# [PROVIDED DATA]
·····
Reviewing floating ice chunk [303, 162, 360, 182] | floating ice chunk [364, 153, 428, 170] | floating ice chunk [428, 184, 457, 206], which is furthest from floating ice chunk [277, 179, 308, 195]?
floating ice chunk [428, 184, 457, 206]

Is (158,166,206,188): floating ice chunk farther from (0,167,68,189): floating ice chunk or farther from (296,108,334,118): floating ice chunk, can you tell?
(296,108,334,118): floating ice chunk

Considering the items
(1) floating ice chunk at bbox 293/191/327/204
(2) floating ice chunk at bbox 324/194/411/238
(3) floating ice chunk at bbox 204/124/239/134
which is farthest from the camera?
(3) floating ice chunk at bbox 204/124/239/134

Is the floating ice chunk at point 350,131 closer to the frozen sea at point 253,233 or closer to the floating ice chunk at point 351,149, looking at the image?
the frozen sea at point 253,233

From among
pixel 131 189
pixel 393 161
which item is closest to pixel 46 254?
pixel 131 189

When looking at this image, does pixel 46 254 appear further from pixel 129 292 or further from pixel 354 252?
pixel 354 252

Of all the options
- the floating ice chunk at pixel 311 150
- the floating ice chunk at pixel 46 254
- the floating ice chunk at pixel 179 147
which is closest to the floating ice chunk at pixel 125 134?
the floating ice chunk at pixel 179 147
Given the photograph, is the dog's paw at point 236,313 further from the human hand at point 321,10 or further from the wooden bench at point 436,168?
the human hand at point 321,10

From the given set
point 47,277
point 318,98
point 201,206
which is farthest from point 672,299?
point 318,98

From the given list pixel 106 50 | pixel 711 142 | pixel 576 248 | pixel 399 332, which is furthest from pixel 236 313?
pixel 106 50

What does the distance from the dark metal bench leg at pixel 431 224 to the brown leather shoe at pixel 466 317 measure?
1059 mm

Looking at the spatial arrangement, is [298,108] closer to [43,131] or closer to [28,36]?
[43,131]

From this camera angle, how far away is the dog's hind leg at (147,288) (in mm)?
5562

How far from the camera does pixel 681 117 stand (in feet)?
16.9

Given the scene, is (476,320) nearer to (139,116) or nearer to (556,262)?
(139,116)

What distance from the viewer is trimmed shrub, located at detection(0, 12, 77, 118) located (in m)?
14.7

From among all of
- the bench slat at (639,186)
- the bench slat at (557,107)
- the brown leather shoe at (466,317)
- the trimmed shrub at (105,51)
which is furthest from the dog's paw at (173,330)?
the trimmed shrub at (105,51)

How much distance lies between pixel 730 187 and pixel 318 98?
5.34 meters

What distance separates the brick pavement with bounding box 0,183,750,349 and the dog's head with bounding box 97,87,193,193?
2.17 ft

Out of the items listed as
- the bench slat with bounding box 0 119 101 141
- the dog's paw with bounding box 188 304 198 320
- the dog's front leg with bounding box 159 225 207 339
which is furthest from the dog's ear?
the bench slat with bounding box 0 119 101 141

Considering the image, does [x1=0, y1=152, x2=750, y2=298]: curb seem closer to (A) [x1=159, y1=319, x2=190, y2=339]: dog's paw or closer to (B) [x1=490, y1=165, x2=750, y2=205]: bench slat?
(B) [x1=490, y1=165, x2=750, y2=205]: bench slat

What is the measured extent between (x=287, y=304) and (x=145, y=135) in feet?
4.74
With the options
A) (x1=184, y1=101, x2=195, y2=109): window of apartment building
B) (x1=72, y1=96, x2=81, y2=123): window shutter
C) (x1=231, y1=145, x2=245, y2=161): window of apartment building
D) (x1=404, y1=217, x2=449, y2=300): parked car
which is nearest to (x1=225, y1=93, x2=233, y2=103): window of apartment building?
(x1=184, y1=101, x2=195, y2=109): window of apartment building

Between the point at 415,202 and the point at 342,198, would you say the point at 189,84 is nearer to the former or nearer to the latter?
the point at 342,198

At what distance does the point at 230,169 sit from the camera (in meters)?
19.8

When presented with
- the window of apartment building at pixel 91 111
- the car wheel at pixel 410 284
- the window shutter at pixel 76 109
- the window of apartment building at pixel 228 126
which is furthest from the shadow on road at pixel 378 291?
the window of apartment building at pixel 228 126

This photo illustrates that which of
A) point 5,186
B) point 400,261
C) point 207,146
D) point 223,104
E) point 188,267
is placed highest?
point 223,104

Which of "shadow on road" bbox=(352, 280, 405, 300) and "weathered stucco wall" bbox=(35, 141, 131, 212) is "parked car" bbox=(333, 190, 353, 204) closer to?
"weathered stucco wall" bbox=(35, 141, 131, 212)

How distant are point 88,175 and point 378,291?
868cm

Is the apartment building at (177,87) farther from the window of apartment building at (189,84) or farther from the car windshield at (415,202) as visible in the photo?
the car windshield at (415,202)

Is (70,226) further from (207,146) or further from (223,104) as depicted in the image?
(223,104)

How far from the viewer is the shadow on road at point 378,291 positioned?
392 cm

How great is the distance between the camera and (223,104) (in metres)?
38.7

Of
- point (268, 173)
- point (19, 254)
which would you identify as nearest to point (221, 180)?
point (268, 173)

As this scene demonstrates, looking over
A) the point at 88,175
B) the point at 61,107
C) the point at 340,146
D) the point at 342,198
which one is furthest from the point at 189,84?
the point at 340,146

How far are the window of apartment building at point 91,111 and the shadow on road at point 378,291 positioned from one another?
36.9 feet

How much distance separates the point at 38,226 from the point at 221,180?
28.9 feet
·····
Transcribe every entry exactly.

# [OUTPUT OF THE EXERCISE]
Reviewing floating ice chunk [303, 162, 360, 182] | floating ice chunk [364, 153, 428, 170] | floating ice chunk [428, 184, 457, 206], which is furthest from floating ice chunk [277, 179, 308, 195]?
floating ice chunk [428, 184, 457, 206]

Is (158,166,206,188): floating ice chunk farther from (0,167,68,189): floating ice chunk or farther from (296,108,334,118): floating ice chunk, can you tell?
(296,108,334,118): floating ice chunk

Considering the items
(1) floating ice chunk at bbox 293/191/327/204
(2) floating ice chunk at bbox 324/194/411/238
(3) floating ice chunk at bbox 204/124/239/134
which is farthest from the camera?
(3) floating ice chunk at bbox 204/124/239/134

Is the floating ice chunk at point 350,131 closer to the frozen sea at point 253,233 or closer to the floating ice chunk at point 351,149, looking at the image?
the frozen sea at point 253,233

From among
pixel 131 189
pixel 393 161
which item is closest to pixel 46 254?
pixel 131 189

When looking at this image, does pixel 46 254 appear further from pixel 129 292 or further from pixel 354 252?
pixel 354 252

Of all the options
- the floating ice chunk at pixel 311 150
- the floating ice chunk at pixel 46 254
- the floating ice chunk at pixel 179 147
which is closest to the floating ice chunk at pixel 125 134?
the floating ice chunk at pixel 179 147
Given the photograph, is the dog's paw at point 236,313 further from the human hand at point 321,10 or further from the wooden bench at point 436,168?
the human hand at point 321,10

From the given set
point 47,277
point 318,98
point 201,206
which is farthest from point 672,299?
point 318,98

From the given list pixel 106 50 | pixel 711 142 | pixel 576 248 | pixel 399 332, which is furthest from pixel 236 313?
pixel 106 50

What does the distance from the dark metal bench leg at pixel 431 224 to the brown leather shoe at pixel 466 317 measure?
1059 mm

Looking at the spatial arrangement, is [298,108] closer to [43,131] or closer to [28,36]?
[43,131]

From this camera angle, how far away is the dog's hind leg at (147,288) (in mm)?
5562

How far from the camera does pixel 681 117 stand (in feet)?
16.9

Given the scene, is (476,320) nearer to (139,116) or nearer to (556,262)?
(139,116)

What distance from the viewer is trimmed shrub, located at detection(0, 12, 77, 118) located (in m)?
14.7

From among all of
- the bench slat at (639,186)
- the bench slat at (557,107)
- the brown leather shoe at (466,317)
- the trimmed shrub at (105,51)
which is furthest from the dog's paw at (173,330)?
the trimmed shrub at (105,51)

How much distance lies between pixel 730 187 and pixel 318 98?
5.34 meters

What distance separates the brick pavement with bounding box 0,183,750,349 and the dog's head with bounding box 97,87,193,193?
2.17 ft

Out of the items listed as
- the bench slat with bounding box 0 119 101 141
- the dog's paw with bounding box 188 304 198 320
- the dog's front leg with bounding box 159 225 207 339
which is furthest from the dog's ear?
the bench slat with bounding box 0 119 101 141

Considering the image, does [x1=0, y1=152, x2=750, y2=298]: curb seem closer to (A) [x1=159, y1=319, x2=190, y2=339]: dog's paw or closer to (B) [x1=490, y1=165, x2=750, y2=205]: bench slat?
(B) [x1=490, y1=165, x2=750, y2=205]: bench slat

What is the measured extent between (x=287, y=304) and (x=145, y=135) in feet?
4.74
With the options
A) (x1=184, y1=101, x2=195, y2=109): window of apartment building
B) (x1=72, y1=96, x2=81, y2=123): window shutter
C) (x1=231, y1=145, x2=245, y2=161): window of apartment building
D) (x1=404, y1=217, x2=449, y2=300): parked car
which is nearest to (x1=225, y1=93, x2=233, y2=103): window of apartment building?
(x1=184, y1=101, x2=195, y2=109): window of apartment building

Between the point at 415,202 and the point at 342,198, would you say the point at 189,84 is nearer to the former or nearer to the latter?
the point at 342,198

At what distance does the point at 230,169 sit from the camera (in meters)?
19.8

When presented with
- the window of apartment building at pixel 91 111
- the car wheel at pixel 410 284
- the window shutter at pixel 76 109
- the window of apartment building at pixel 228 126
which is furthest from the shadow on road at pixel 378 291?
the window of apartment building at pixel 228 126

This photo illustrates that which of
A) point 5,186
B) point 400,261
C) point 207,146
D) point 223,104
E) point 188,267
is placed highest?
point 223,104

Which of "shadow on road" bbox=(352, 280, 405, 300) and "weathered stucco wall" bbox=(35, 141, 131, 212) is "parked car" bbox=(333, 190, 353, 204) closer to?
"weathered stucco wall" bbox=(35, 141, 131, 212)

How distant are point 88,175 and point 378,291?
868cm

Is the apartment building at (177,87) farther from the window of apartment building at (189,84) or farther from the car windshield at (415,202) as visible in the photo?
the car windshield at (415,202)

Is (70,226) further from (207,146) or further from (223,104) as depicted in the image?
(223,104)

How far from the viewer is the shadow on road at point 378,291 positioned?
392 cm

How great is the distance between the camera and (223,104) (in metres)?
38.7

Of
- point (268, 173)
- point (19, 254)
which would you identify as nearest to point (221, 180)?
point (268, 173)

As this scene demonstrates, looking over
A) the point at 88,175
B) the point at 61,107
C) the point at 340,146
D) the point at 342,198
which one is furthest from the point at 189,84?
the point at 340,146

How far are the window of apartment building at point 91,111 and the shadow on road at point 378,291 positioned from one another?
36.9 feet

How much distance separates the point at 38,226 from the point at 221,180?
28.9 feet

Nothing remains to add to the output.